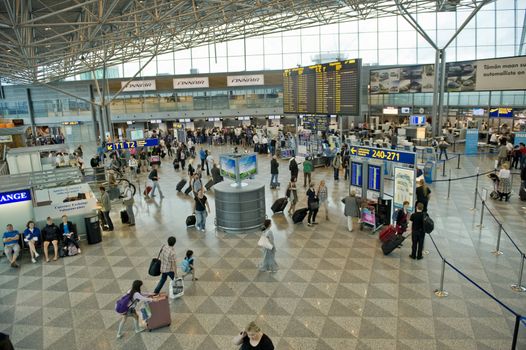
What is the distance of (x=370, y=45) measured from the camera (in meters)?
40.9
--
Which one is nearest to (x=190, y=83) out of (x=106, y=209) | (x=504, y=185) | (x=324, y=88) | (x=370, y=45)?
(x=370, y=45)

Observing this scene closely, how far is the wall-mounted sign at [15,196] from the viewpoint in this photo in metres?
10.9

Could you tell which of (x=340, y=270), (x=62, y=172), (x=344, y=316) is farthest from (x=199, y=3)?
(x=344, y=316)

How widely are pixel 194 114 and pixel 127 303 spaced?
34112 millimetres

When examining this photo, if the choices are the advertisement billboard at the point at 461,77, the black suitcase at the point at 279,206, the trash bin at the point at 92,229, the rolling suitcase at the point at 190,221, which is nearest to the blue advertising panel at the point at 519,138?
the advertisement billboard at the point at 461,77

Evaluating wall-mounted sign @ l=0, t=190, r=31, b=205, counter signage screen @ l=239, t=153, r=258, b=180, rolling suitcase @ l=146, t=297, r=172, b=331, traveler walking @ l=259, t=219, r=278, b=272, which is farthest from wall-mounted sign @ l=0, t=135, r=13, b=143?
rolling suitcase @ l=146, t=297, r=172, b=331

### Instruction
Pick out each line above that contains the string "wall" and copy it.

### The output
Observing this scene closely, how far is the wall-mounted sign at [15,196] from the viewpoint in this photo in metres?
Evaluating wall-mounted sign @ l=0, t=190, r=31, b=205, counter signage screen @ l=239, t=153, r=258, b=180, rolling suitcase @ l=146, t=297, r=172, b=331, traveler walking @ l=259, t=219, r=278, b=272, which is farthest from wall-mounted sign @ l=0, t=135, r=13, b=143?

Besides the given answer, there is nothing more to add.